◆ **TO DO**: Extract the full listing verbatim and drop any pictures from your copy.

◆ **STORED ROWS**:

------------------------------------------------------------------------

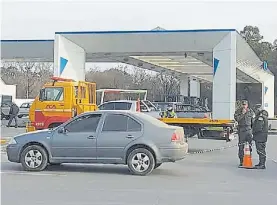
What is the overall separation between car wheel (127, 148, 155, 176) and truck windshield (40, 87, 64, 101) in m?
7.06

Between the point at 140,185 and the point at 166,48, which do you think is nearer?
the point at 140,185

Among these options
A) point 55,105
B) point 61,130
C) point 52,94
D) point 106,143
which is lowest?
point 106,143

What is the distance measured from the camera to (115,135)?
1257 cm

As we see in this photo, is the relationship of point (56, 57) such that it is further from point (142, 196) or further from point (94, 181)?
point (142, 196)

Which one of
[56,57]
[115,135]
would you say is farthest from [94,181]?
[56,57]

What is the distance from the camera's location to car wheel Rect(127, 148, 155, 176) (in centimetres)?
1235

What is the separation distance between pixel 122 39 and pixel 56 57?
11.4ft

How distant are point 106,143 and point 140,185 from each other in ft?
6.27

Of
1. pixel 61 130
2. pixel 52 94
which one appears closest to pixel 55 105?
pixel 52 94

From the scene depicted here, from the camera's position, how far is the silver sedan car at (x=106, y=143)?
1239 cm

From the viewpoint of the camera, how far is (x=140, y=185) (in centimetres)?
1095

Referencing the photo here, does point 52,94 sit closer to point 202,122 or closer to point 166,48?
point 202,122

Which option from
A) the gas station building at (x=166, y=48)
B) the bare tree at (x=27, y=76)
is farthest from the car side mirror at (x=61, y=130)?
the bare tree at (x=27, y=76)

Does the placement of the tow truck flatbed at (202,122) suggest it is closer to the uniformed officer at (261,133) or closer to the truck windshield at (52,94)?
the uniformed officer at (261,133)
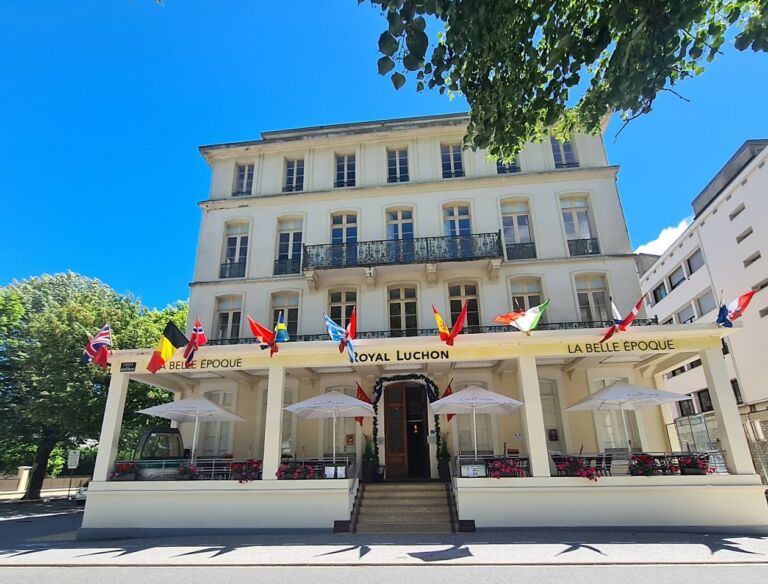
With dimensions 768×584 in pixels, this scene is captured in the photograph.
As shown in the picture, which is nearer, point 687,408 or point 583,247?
point 583,247

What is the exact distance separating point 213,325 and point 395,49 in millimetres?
14059

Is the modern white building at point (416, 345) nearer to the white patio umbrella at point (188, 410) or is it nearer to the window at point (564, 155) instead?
the window at point (564, 155)

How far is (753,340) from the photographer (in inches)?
944

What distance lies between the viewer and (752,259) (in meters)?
24.3

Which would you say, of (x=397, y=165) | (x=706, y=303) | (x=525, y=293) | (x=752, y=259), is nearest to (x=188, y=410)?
(x=525, y=293)

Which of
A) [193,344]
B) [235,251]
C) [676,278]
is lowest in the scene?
[193,344]

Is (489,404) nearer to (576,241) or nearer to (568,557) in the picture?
(568,557)

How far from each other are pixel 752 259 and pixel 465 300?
61.3ft

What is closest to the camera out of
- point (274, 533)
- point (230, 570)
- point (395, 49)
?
point (395, 49)

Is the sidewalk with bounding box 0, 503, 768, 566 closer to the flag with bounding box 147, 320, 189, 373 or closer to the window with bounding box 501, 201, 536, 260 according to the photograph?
the flag with bounding box 147, 320, 189, 373

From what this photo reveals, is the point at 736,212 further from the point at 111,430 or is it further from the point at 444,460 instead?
the point at 111,430

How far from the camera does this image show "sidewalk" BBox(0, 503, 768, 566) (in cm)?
797

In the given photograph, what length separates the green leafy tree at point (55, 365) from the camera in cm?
2011

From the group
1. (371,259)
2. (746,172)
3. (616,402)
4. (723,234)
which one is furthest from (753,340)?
(371,259)
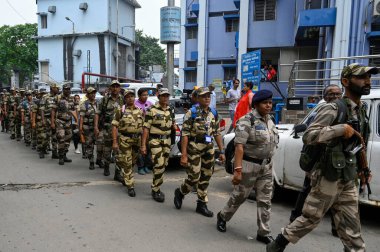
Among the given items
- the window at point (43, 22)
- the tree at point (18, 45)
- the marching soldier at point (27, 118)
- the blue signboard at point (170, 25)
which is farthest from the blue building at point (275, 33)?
the tree at point (18, 45)

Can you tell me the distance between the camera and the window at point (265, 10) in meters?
17.0

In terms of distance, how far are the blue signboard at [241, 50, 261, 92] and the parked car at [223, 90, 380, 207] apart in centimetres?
564

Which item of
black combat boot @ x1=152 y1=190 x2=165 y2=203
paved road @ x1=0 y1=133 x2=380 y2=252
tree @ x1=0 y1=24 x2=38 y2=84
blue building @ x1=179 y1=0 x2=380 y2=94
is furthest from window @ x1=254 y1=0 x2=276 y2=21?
tree @ x1=0 y1=24 x2=38 y2=84

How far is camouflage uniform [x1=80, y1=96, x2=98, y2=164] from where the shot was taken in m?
7.39

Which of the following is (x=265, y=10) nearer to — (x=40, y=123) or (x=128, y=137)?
(x=40, y=123)

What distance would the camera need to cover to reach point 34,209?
4523 millimetres

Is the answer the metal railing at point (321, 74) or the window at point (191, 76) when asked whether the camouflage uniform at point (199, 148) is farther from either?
the window at point (191, 76)

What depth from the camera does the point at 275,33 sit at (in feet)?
55.8

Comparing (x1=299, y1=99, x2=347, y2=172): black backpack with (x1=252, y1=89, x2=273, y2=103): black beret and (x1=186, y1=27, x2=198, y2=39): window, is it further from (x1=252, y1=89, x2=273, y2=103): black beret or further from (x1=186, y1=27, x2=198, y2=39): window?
(x1=186, y1=27, x2=198, y2=39): window

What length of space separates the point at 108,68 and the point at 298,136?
29.8 m

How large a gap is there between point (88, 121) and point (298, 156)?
15.8 feet

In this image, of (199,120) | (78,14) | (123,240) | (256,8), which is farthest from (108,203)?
(78,14)

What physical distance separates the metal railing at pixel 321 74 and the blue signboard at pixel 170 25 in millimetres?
4272

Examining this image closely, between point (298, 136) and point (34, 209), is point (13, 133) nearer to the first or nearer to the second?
point (34, 209)
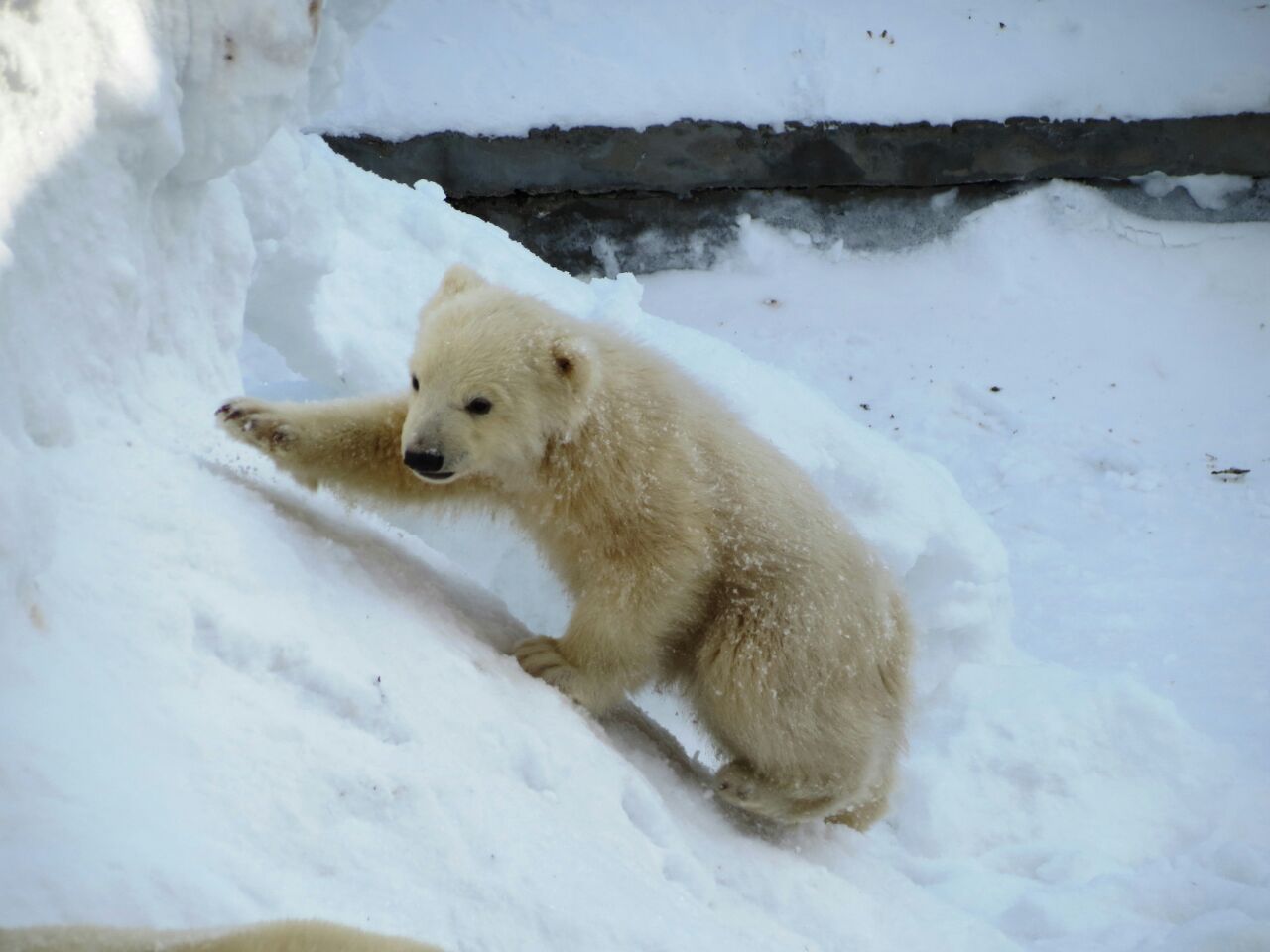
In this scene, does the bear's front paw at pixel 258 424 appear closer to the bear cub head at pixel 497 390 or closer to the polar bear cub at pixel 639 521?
the polar bear cub at pixel 639 521

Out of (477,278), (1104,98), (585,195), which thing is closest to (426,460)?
(477,278)

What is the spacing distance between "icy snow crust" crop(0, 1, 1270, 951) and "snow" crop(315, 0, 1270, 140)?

------------------------------------------------------------------------

◆ **PROBLEM SOLUTION**:
What is the overall separation between car wheel (127, 148, 155, 176) and truck windshield (40, 87, 64, 101) in m?
7.06

Between the point at 140,185 and the point at 166,48, which do you think is nearer?
the point at 140,185

Among these options
A) point 55,105
B) point 61,130
C) point 52,94
D) point 106,143
which is lowest?
point 106,143

What is the distance measured from the camera to (115,135)?
1257 cm

As we see in this photo, is the relationship of point (56, 57) such that it is further from point (142, 196) or further from point (94, 181)?
point (142, 196)

Which one of
[56,57]
[115,135]
would you say is farthest from [94,181]?
[56,57]

What is the distance from the camera's location to car wheel Rect(127, 148, 155, 176) (in centimetres)?
1235

What is the separation distance between pixel 122 39 and pixel 56 57?
11.4ft

How distant are point 106,143 and point 140,185 from each other in ft?
6.27

Of
1. pixel 61 130
2. pixel 52 94
which one appears closest to pixel 55 105?
pixel 52 94

From the scene depicted here, from the camera's position, how far is the silver sedan car at (x=106, y=143)?
1239 cm

From the viewpoint of the camera, how far is (x=140, y=185) (in centimetres)?
1095

Referencing the photo here, does point 52,94 sit closer to point 202,122 or closer to point 166,48?
point 202,122

Which option from
A) the gas station building at (x=166, y=48)
B) the bare tree at (x=27, y=76)
is farthest from the car side mirror at (x=61, y=130)?
the bare tree at (x=27, y=76)

Does the placement of the tow truck flatbed at (202,122) suggest it is closer to the uniformed officer at (261,133) or closer to the truck windshield at (52,94)?
the uniformed officer at (261,133)
With dimensions 768×584 in pixels, this scene is captured in the photograph.
As shown in the picture, which is nearer, point 687,408 or point 583,247?
point 583,247

What is the exact distance separating point 213,325 and point 395,49 in millimetres?
14059

Is the modern white building at point (416, 345) nearer to the white patio umbrella at point (188, 410) or is it nearer to the window at point (564, 155) instead?
the window at point (564, 155)

How far is (753,340) from the photographer (in inches)?
944

What distance lies between the viewer and (752,259) (in meters)?
24.3

Which would you say, of (x=397, y=165) | (x=706, y=303) | (x=525, y=293) | (x=752, y=259), is nearest to (x=188, y=410)?
(x=525, y=293)

Which of
A) [193,344]
B) [235,251]
C) [676,278]
is lowest in the scene?
[193,344]

Is (489,404) nearer to (576,241) or nearer to (568,557) in the picture?
(568,557)

How far from each other are pixel 752 259 and pixel 465 300?
61.3ft

What is closest to the camera out of
- point (274, 533)
- point (230, 570)
- point (395, 49)
?
point (395, 49)

Is the sidewalk with bounding box 0, 503, 768, 566 closer to the flag with bounding box 147, 320, 189, 373 or closer to the window with bounding box 501, 201, 536, 260 according to the photograph?
the flag with bounding box 147, 320, 189, 373

From what this photo reveals, is the point at 736,212 further from the point at 111,430 or is it further from the point at 444,460 instead?
the point at 111,430

How far from the camera does this image show "sidewalk" BBox(0, 503, 768, 566) (in cm)?
797

In the given photograph, what length separates the green leafy tree at point (55, 365) from the camera in cm?
2011

From the group
1. (371,259)
2. (746,172)
3. (616,402)
4. (723,234)
which one is furthest from (753,340)?
(371,259)
Among the given items
- the window at point (43, 22)
- the tree at point (18, 45)
- the marching soldier at point (27, 118)
- the blue signboard at point (170, 25)
which is farthest from the blue building at point (275, 33)?
the tree at point (18, 45)

Can you tell me the distance between the camera and the window at point (265, 10) in meters?
17.0

In terms of distance, how far are the blue signboard at [241, 50, 261, 92] and the parked car at [223, 90, 380, 207] apart in centimetres?
564

Which item of
black combat boot @ x1=152 y1=190 x2=165 y2=203
paved road @ x1=0 y1=133 x2=380 y2=252
tree @ x1=0 y1=24 x2=38 y2=84
blue building @ x1=179 y1=0 x2=380 y2=94
is furthest from window @ x1=254 y1=0 x2=276 y2=21?
tree @ x1=0 y1=24 x2=38 y2=84

How far is camouflage uniform [x1=80, y1=96, x2=98, y2=164] from where the shot was taken in m?
7.39

Which of the following is (x=265, y=10) nearer to — (x=40, y=123) or (x=128, y=137)?
(x=40, y=123)

What distance would the camera need to cover to reach point 34,209?
4523 millimetres

Is the answer the metal railing at point (321, 74) or the window at point (191, 76) when asked whether the camouflage uniform at point (199, 148) is farther from either?
the window at point (191, 76)

What depth from the camera does the point at 275,33 sit at (in feet)?
55.8

Comparing (x1=299, y1=99, x2=347, y2=172): black backpack with (x1=252, y1=89, x2=273, y2=103): black beret and (x1=186, y1=27, x2=198, y2=39): window, is it further from (x1=252, y1=89, x2=273, y2=103): black beret or further from (x1=186, y1=27, x2=198, y2=39): window?
(x1=186, y1=27, x2=198, y2=39): window

What length of space separates the point at 108,68 and the point at 298,136?
29.8 m

How large a gap is there between point (88, 121) and point (298, 156)?
15.8 feet

In this image, of (199,120) | (78,14) | (123,240) | (256,8), which is farthest from (108,203)?
(78,14)

What physical distance separates the metal railing at pixel 321 74 and the blue signboard at pixel 170 25 in millimetres?
4272

Examining this image closely, between point (298, 136) and point (34, 209), is point (13, 133) nearer to the first or nearer to the second?
point (34, 209)
In this scene, does the bear's front paw at pixel 258 424 appear closer to the bear cub head at pixel 497 390 or closer to the polar bear cub at pixel 639 521?
the polar bear cub at pixel 639 521

Out of (477,278), (1104,98), (585,195), which thing is closest to (426,460)?
(477,278)

What is the spacing distance between "icy snow crust" crop(0, 1, 1270, 951) and "snow" crop(315, 0, 1270, 140)?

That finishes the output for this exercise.